111 N.J. Eq. 108 | N.J. Ct. of Ch. | 1932

Savage, the complainant's intestate, was an equal partner with Goodwin and Dowrie in the business of insurance brokerage. Under articles of co-partnership the profits were to be allocated monthly and credited to the accounts of the partners, which they were at liberty to withdraw. Upon the death of a partner the assets of the firm were to pass to the survivors absolutely, the interest of the deceased being satisfied by a sum equal to his share of the profits for the twelve months next preceding his death. Monthly statements of his account were given to Savage, which he approved, except for the month of April, 1931. He died May 1st, 1931. Goodwin died later. Dowrie, the survivor of the firm and owner of the assets, sued the complainant, as administratrix, in the supreme court to recover overdrawals of her husband's account, moneys advanced to him, moneys of the firm withheld by him and for losses on securities of the firm, which losses he agreed to stand.

The bill is for an accounting from Dowrie as surviving partner, and to restrain his action at law.

Dowrie's contention is that the dispute can be settled in the law suit because the account is simple and easily understandable by a jury, or, if too difficult, that a reference may be taken as indicated in Pine Building Co., Inc., v. Grossman, 102 N.J. Eq. 189.

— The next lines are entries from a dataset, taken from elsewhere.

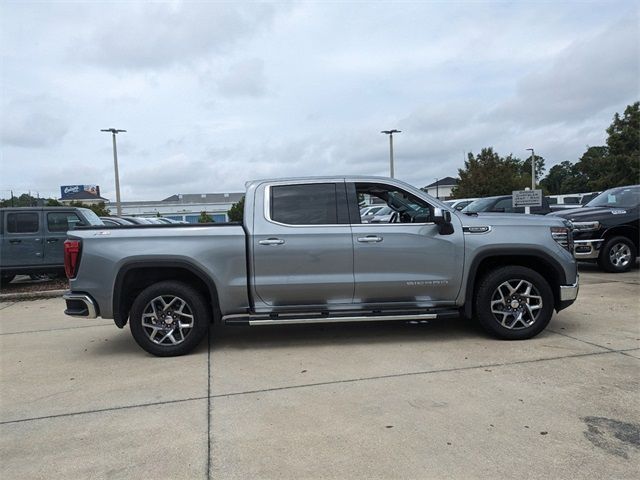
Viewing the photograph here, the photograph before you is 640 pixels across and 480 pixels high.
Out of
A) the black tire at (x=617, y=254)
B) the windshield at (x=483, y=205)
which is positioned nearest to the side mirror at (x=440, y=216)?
the black tire at (x=617, y=254)

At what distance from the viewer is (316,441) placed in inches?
134

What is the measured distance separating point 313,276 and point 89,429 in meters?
2.51

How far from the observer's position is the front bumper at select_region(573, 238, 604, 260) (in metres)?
9.97

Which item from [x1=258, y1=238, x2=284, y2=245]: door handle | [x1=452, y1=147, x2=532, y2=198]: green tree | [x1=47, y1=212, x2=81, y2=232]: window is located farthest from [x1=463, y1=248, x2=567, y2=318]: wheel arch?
[x1=452, y1=147, x2=532, y2=198]: green tree

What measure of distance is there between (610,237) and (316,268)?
7577 millimetres

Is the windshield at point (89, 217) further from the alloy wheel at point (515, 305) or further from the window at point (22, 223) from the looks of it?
the alloy wheel at point (515, 305)

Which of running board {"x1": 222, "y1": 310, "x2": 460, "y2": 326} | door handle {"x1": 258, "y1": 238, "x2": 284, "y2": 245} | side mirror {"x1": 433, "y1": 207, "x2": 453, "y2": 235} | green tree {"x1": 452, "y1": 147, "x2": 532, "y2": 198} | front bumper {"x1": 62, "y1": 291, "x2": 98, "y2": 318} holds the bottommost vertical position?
running board {"x1": 222, "y1": 310, "x2": 460, "y2": 326}

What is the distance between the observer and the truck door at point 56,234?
1070 centimetres

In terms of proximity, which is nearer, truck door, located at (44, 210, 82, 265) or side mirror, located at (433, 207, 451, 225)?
side mirror, located at (433, 207, 451, 225)

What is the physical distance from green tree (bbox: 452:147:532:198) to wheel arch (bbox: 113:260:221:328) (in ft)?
129

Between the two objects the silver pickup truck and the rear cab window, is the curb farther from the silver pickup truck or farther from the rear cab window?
the rear cab window

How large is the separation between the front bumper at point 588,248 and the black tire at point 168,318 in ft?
26.0

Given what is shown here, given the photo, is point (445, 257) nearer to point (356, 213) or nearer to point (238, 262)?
point (356, 213)

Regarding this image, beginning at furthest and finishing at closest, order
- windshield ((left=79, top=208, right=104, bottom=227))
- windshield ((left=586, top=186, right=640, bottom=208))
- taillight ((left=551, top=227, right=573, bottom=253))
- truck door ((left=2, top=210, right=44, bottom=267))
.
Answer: windshield ((left=79, top=208, right=104, bottom=227)) < truck door ((left=2, top=210, right=44, bottom=267)) < windshield ((left=586, top=186, right=640, bottom=208)) < taillight ((left=551, top=227, right=573, bottom=253))
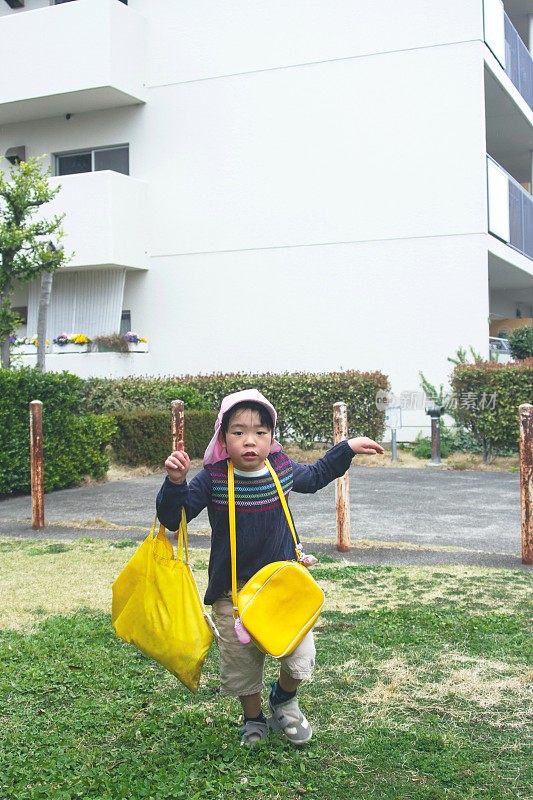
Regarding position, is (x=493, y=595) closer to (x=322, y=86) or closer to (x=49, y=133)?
(x=322, y=86)

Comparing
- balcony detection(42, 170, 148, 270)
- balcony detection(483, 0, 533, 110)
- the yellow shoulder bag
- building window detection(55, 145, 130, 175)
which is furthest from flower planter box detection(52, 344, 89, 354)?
the yellow shoulder bag

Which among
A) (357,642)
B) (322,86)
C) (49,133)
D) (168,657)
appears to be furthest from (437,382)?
(168,657)

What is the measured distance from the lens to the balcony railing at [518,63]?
18391 mm

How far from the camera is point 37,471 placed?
9.10 metres

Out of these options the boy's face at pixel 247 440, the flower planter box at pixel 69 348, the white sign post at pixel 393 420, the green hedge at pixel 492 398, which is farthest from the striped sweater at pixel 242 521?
the flower planter box at pixel 69 348

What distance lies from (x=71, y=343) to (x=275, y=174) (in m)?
5.31

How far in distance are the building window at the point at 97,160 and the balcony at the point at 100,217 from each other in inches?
44.3

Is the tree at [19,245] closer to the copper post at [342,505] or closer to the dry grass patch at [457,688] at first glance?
the copper post at [342,505]

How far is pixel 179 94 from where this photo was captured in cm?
1841

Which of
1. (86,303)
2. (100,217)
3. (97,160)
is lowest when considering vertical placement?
(86,303)

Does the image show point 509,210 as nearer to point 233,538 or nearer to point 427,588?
point 427,588

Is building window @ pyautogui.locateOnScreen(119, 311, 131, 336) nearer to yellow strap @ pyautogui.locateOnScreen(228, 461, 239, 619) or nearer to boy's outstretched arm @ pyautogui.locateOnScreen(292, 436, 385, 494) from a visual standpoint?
boy's outstretched arm @ pyautogui.locateOnScreen(292, 436, 385, 494)

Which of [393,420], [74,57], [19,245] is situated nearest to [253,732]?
[19,245]

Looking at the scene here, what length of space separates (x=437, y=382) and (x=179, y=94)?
7.89m
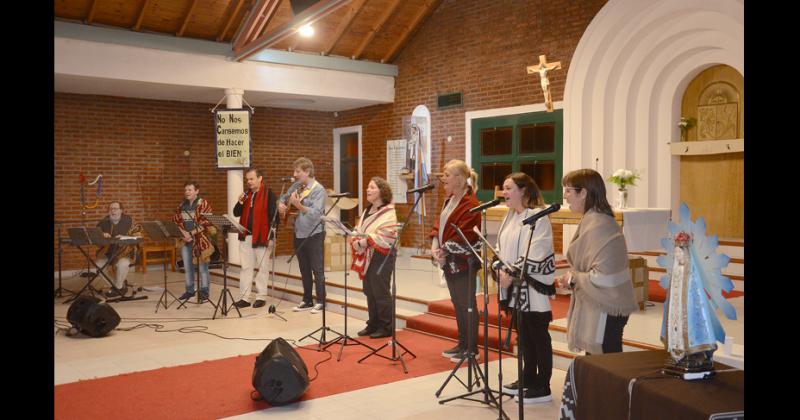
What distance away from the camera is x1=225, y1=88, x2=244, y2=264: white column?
1077cm

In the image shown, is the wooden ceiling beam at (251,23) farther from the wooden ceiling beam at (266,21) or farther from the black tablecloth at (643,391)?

We think the defendant misconceives the complainant's rights and misconstrues her appeal to this court for relief. She does not sue to remove the cause from the law courts because of complications in the account, as in Borough of Eatontown v.Hendrickson, 109 N.J. Eq. 292, but to enforce her legal right to an accounting, the right of partners to an accounting, which may be had in equity under its concurrent jurisdiction. The partnership was a relation of trust and confidence which calls for an accounting of one partner to the other and, without more, the complainant of right is entitled to the aid of equity. Pom.Eq. Jur. (4th ed.) 1421. Dowrie's action at law is not for an accounting. It is for moneys due from a late partner to his firm now represented by the surviving *110 partner, and a recovery cannot be had at law. Davis v. Minch,80 N.J. Law 214. In that case it was held, "while partnership accounts remain unsettled, and no balance has been struck [account stated], though the partnership has been dissolved, no action at law can be maintained by one partner against another, except an action of account; nor will an action lie for money had and received by the firm or lent to the firm of which the plaintiff was a member, for such advance only forms an item in the partnership account." In the instant case there was an account rendered, but not stated, and consequently there is no implied promise, a promise enforcible at law. If Dowrie's action at law were one for an accounting, his objection to the bill would be pertinent and we would have difficulty in withdrawing it on the ground of involved and complicated accounts. Borough ofEatontown v. Hendrickson, supra.

The bill is primary in seeking an accounting and the action at law will be restrained.